> **About this exercise**: Pictures are to be dropped from the copy. Retype the listing exactly.

> **Entries provided**:
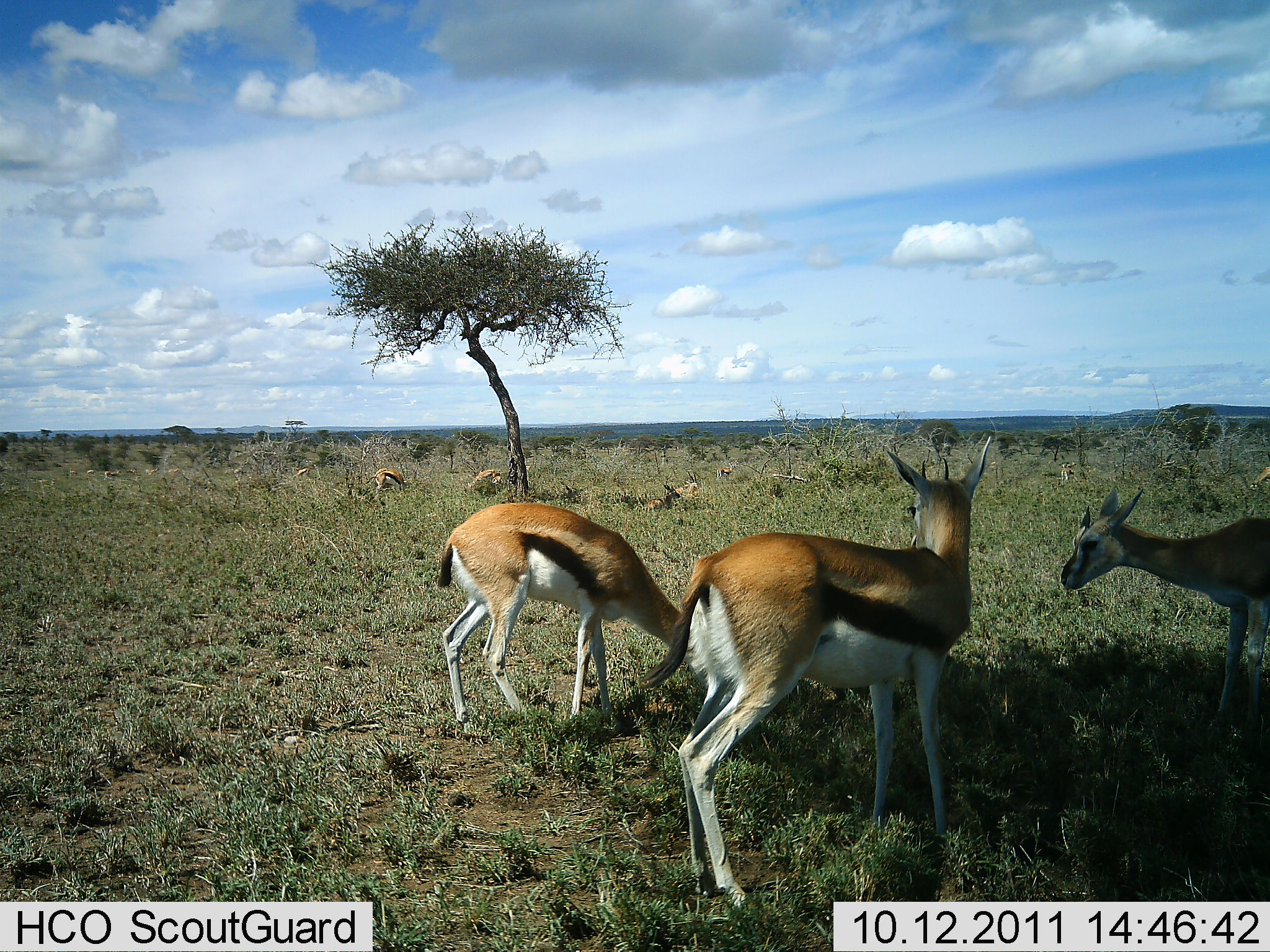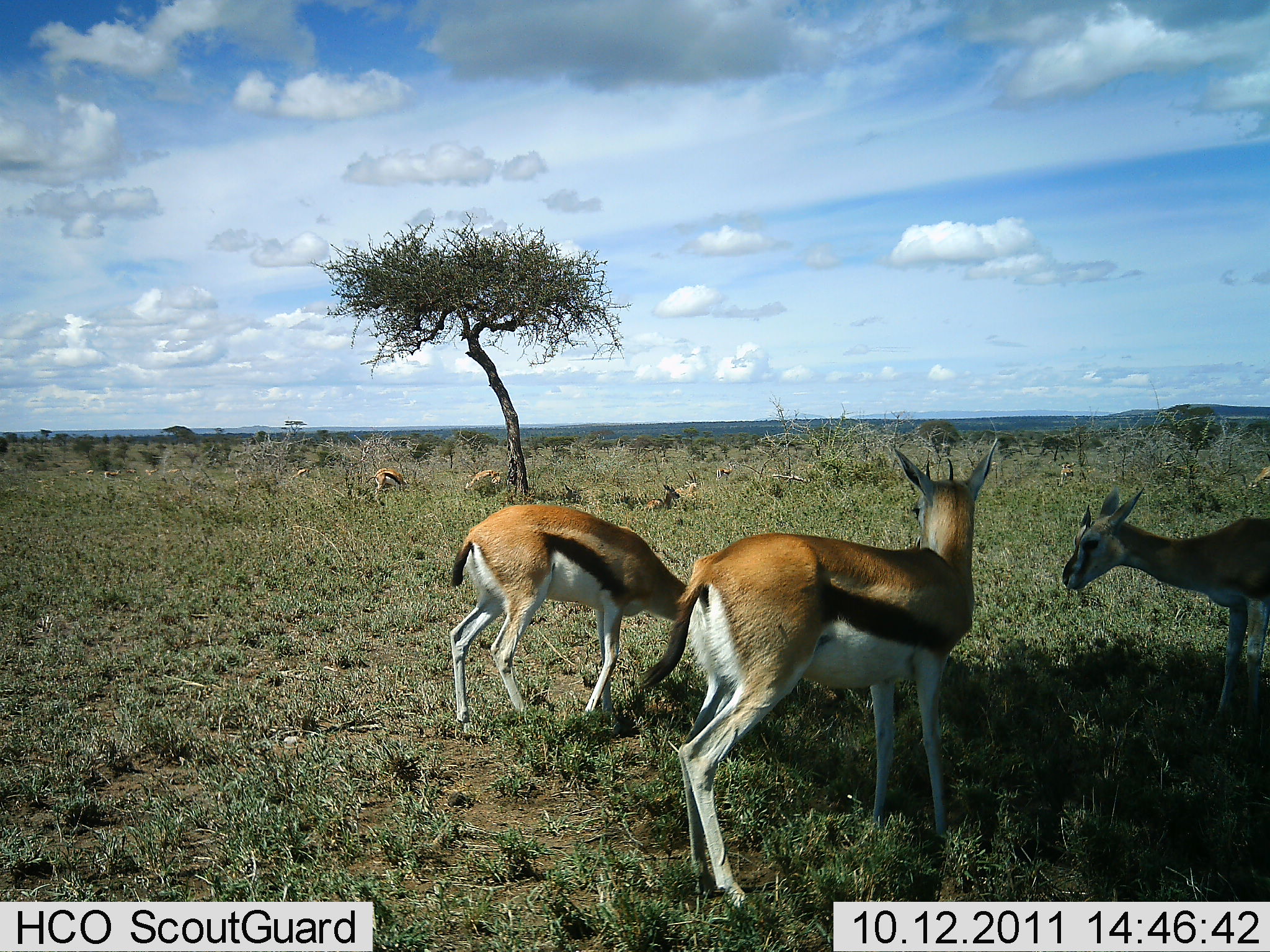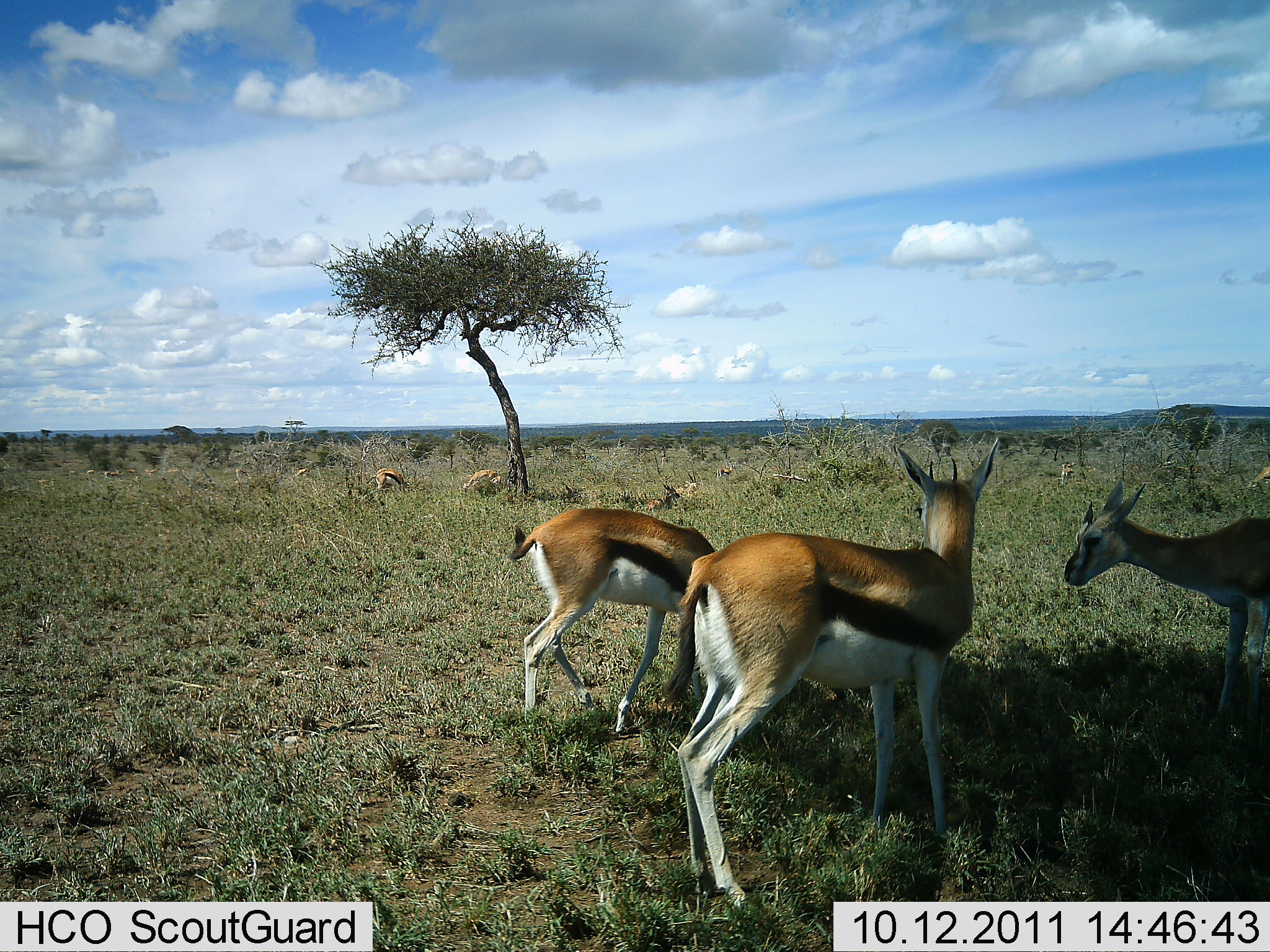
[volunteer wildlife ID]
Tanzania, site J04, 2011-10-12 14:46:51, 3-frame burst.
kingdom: Animalia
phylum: Chordata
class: Mammalia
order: Artiodactyla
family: Bovidae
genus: Eudorcas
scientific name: Eudorcas thomsonii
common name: thomson's gazelle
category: gazellethomsons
Gazellethomsons (thomson's gazelle) (Eudorcas thomsonii), count 6. Behavior (volunteer vote fractions): standing 100%, resting 33%, moving 25%, interacting 0%. Young present (vote fraction): 0%. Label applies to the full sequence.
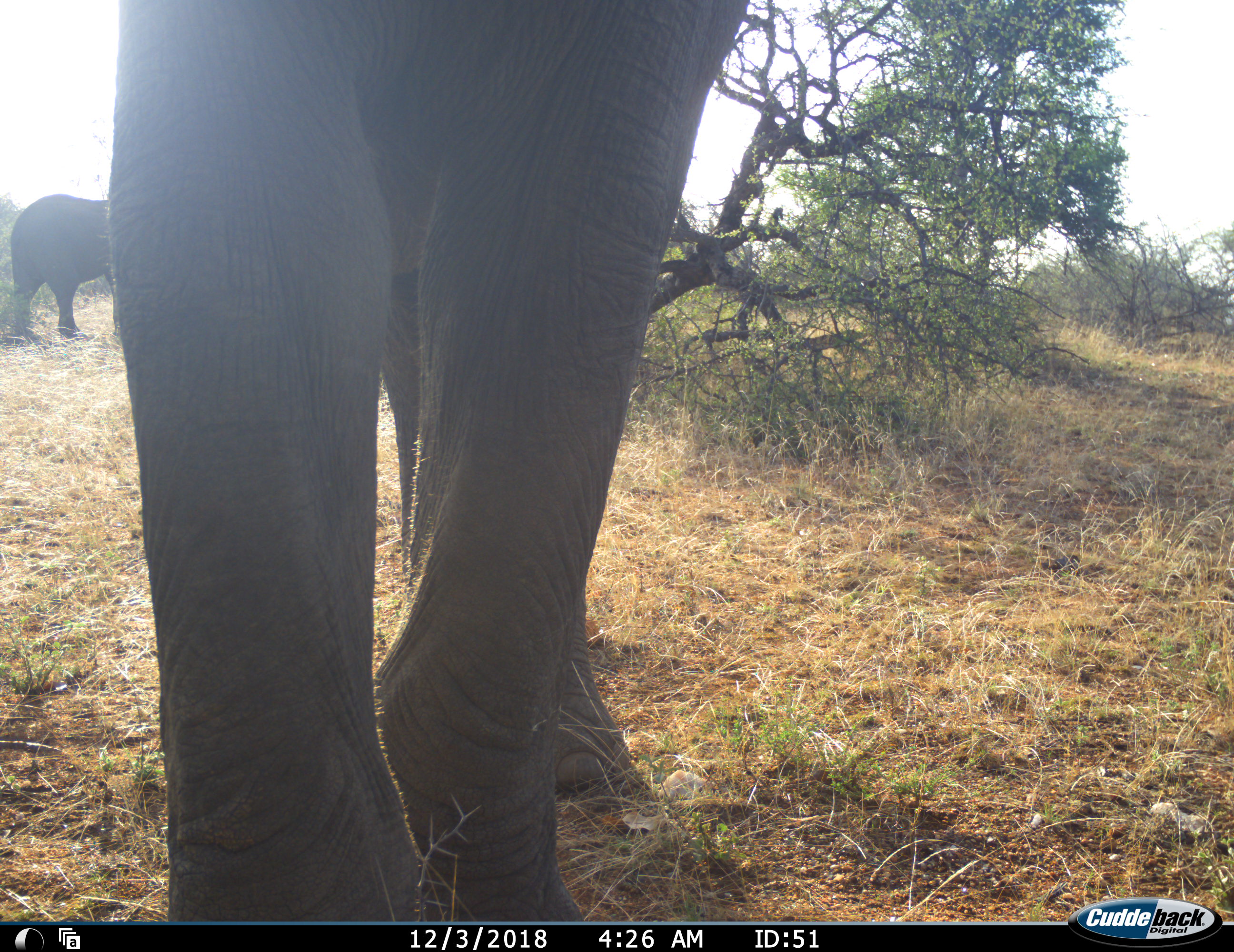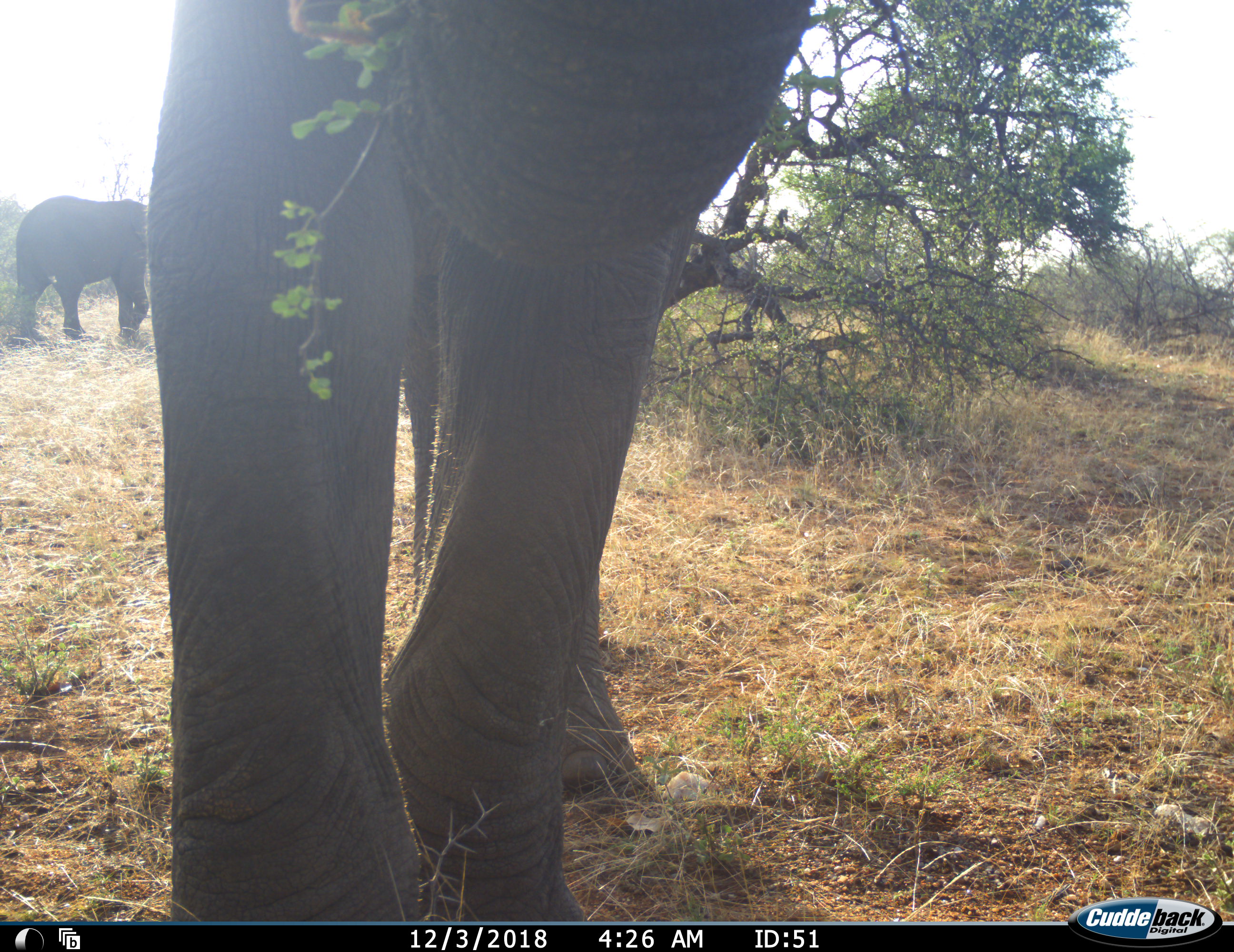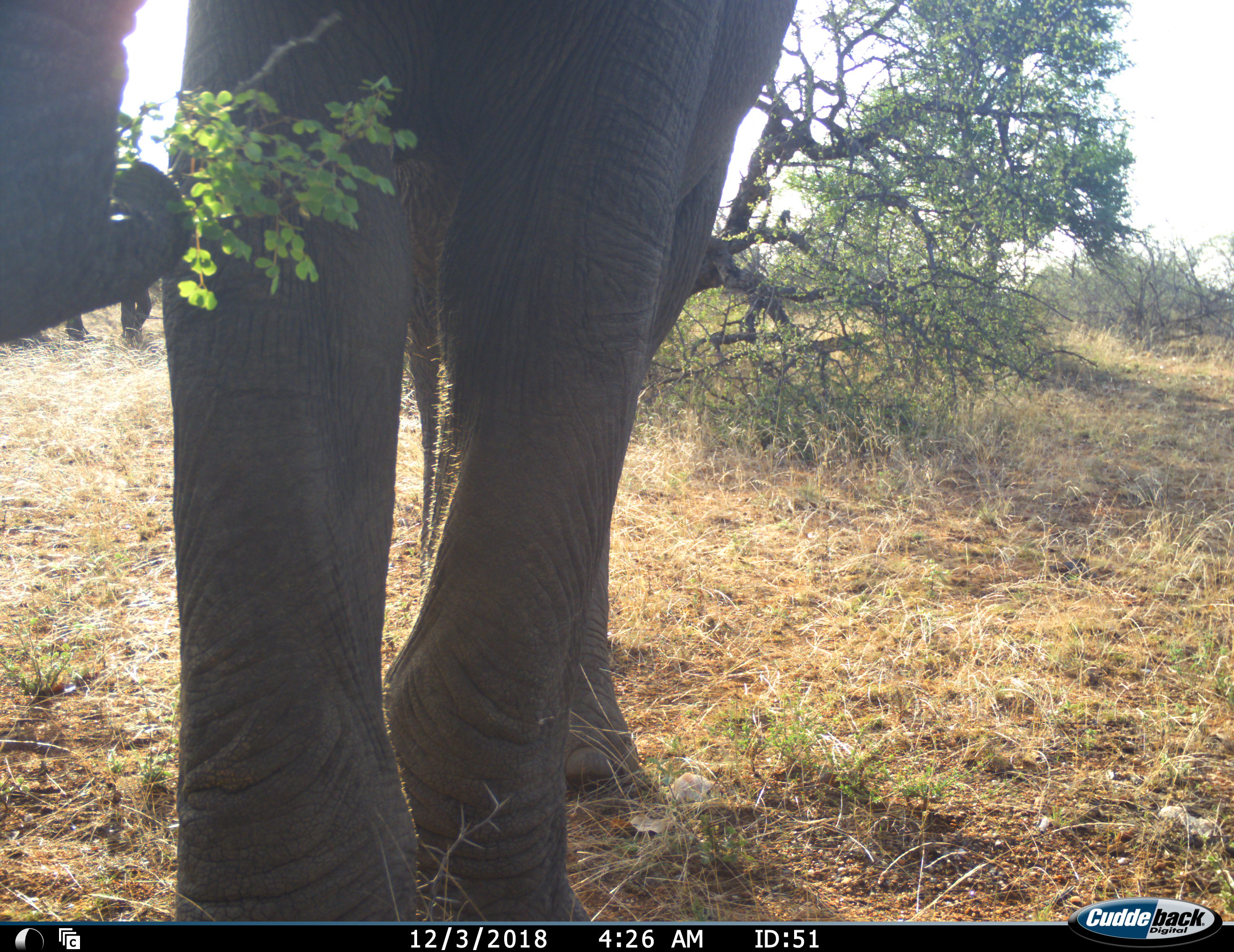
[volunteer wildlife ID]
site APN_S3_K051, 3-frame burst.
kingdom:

> **Result of the exercise**:
[volunteer wildlife ID]
Tanzania, site J04, 2011-10-12 14:46:51, 3-frame burst.
kingdom: Animalia
phylum: Chordata
class: Mammalia
order: Artiodactyla
family: Bovidae
genus: Eudorcas
scientific name: Eudorcas thomsonii
common name: thomson's gazelle
category: gazellethomsons
Gazellethomsons (thomson's gazelle) (Eudorcas thomsonii), count 6. Behavior (volunteer vote fractions): standing 100%, resting 33%, moving 25%, interacting 0%. Young present (vote fraction): 0%. Label applies to the full sequence.
[volunteer wildlife ID]
site APN_S3_K051, 3-frame burst.
kingdom:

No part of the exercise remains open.